> **Exercise set**:
[a] Reproduce word for word the part of the essay on story-sharing and healing starting at "Sarah shared a" and ending at "and the rivers.".
[b] Pick up the essay on story-sharing and healing after its final line and keep writing.

Why Telling our Stories can be Healing
I met this amazing young woman, Sarah Thebarge, at a writers’ conference in Portland a couple years ago. She taught a coaching class entitled “The Healing Power of Your Story”—eight hours spread over three days with in-depth instruction, writing exercises, and critique.
Sarah said this about the value of story-sharing:
“Writing turns wounds into scars. Wounds are raw, painful, losing blood. Scars don’t get infected, you can touch them, they’re not painful.”
So, how can telling our stories bring healing?
From the combined wisdom of Sarah and my classmates—fellow writers who had experienced child abuse, lost families, mental health issues, abandonment—telling our stories does several things:
1. Causes shame to lose its power
We often think if people really knew us, they probably wouldn’t like us. Simply not true.
2. Helps us accept what happened
The events that have taken place, have taken place. We can change nothing from the past. We have power only to shape what’s ahead.
3. Frees us to be fully known
Instead of hiding behind a façade, telling our stories sets us free from the power our past had over us, free from worrying about what others might think of us, free to be us.
4. Creates community
The strength of community is hearing someone say, “I get it.”
5. Distributes the weight of our burden
We were never designed to lug this heavy thing around on our own.
6. Dispels the lies
You know, the lies that sneer, “This is as good as it gets,” and “Everyone will detest you if you let them know what you’re really like.” Those lies are scattered when we speak the raw truth about ourselves and our hurts.
7. Provides validation
These are our stories. They’re worth telling. They’re beautiful stories of redemption, of becoming whole again.
Sarah shared a poem with the class – “Wild Geese” by Mary Oliver. It resonated with me because I once thought, “How can the world go on?"
Wild Geese
You do not have to be good.
You do not have to walk on your knees
for a hundred miles through the desert repenting.
You only have to let the soft animal of your body
love what it loves.
Tell me about despair, yours, and I will tell you mine.
Meanwhile the world goes on.
Meanwhile the sun and the clear pebbles of the rain
are moving across the landscapes,
over the prairies and the deep trees,
the mountains and the rivers.
Meanwhile the wild geese, high in the clean blue air,
are heading home again.

> **Excerpts from a dataset**:
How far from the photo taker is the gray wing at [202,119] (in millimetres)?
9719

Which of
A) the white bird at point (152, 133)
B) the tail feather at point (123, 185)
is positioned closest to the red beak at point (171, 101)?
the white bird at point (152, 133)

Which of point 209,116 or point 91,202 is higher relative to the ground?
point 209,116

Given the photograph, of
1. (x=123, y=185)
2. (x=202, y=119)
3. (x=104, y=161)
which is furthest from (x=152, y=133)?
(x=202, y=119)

--

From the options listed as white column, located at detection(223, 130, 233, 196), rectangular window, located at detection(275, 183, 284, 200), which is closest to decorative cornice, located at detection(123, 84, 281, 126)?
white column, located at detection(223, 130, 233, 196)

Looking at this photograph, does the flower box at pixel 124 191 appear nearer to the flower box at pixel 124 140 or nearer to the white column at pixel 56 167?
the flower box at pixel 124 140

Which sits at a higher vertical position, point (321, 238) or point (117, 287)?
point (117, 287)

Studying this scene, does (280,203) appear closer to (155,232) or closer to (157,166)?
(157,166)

> **Solved tasks**:
[a]
Sarah shared a poem with the class – “Wild Geese” by Mary Oliver. It resonated with me because I once thought, “How can the world go on?"
Wild Geese
You do not have to be good.
You do not have to walk on your knees
for a hundred miles through the desert repenting.
You only have to let the soft animal of your body
love what it loves.
Tell me about despair, yours, and I will tell you mine.
Meanwhile the world goes on.
Meanwhile the sun and the clear pebbles of the rain
are moving across the landscapes,
over the prairies and the deep trees,
the mountains and the rivers.

[b]
Whoever you are, no matter how lonely,
the world offers itself to your imagination,
calls to you like the wild geese, harsh and exciting
over and over announcing your place
in the family of things.
Meanwhile, as we’re going through the most devastating things in our lives, the geese keep flying, the sun shines and the rain falls. And the world goes on.
And we think, “How can you go on as if nothing happened? How can the school buses still pick up kids? How can the autumn leaves keep drifting downward? How can people still laugh, congregated around tables in my favorite outdoor café?
Because life goes on.
And we wouldn’t want it any other way. We are grateful that laughter will return, and hopes and dreams will revive, and we will love still. Again.
Sarah’s own story—as told in her book, The Invisible Girls: A Memoir—is about surviving breast cancer and a failed relationship on the East Coast, about fleeing her successful career and Ivy League education to start over in Portland, Oregon.
While riding the Metro, Sarah met Hadhi, a Somali refugee abandoned by her husband, struggling to raise five young daughters in a culture she didn’t understand. On the brink of starvation and ‘invisible’ in a neighborhood of strangers, Sarah helped Hadhi and the girls navigate American life. And in doing so, God brought healing to her own brokenness.
Sarah shared this thought from Madeline L’Engle, poet and author:
“The discipline of creation, be it to paint, compose, write, is an effort towards wholeness.”
What about you? What is your story and who would benefit from hearing it?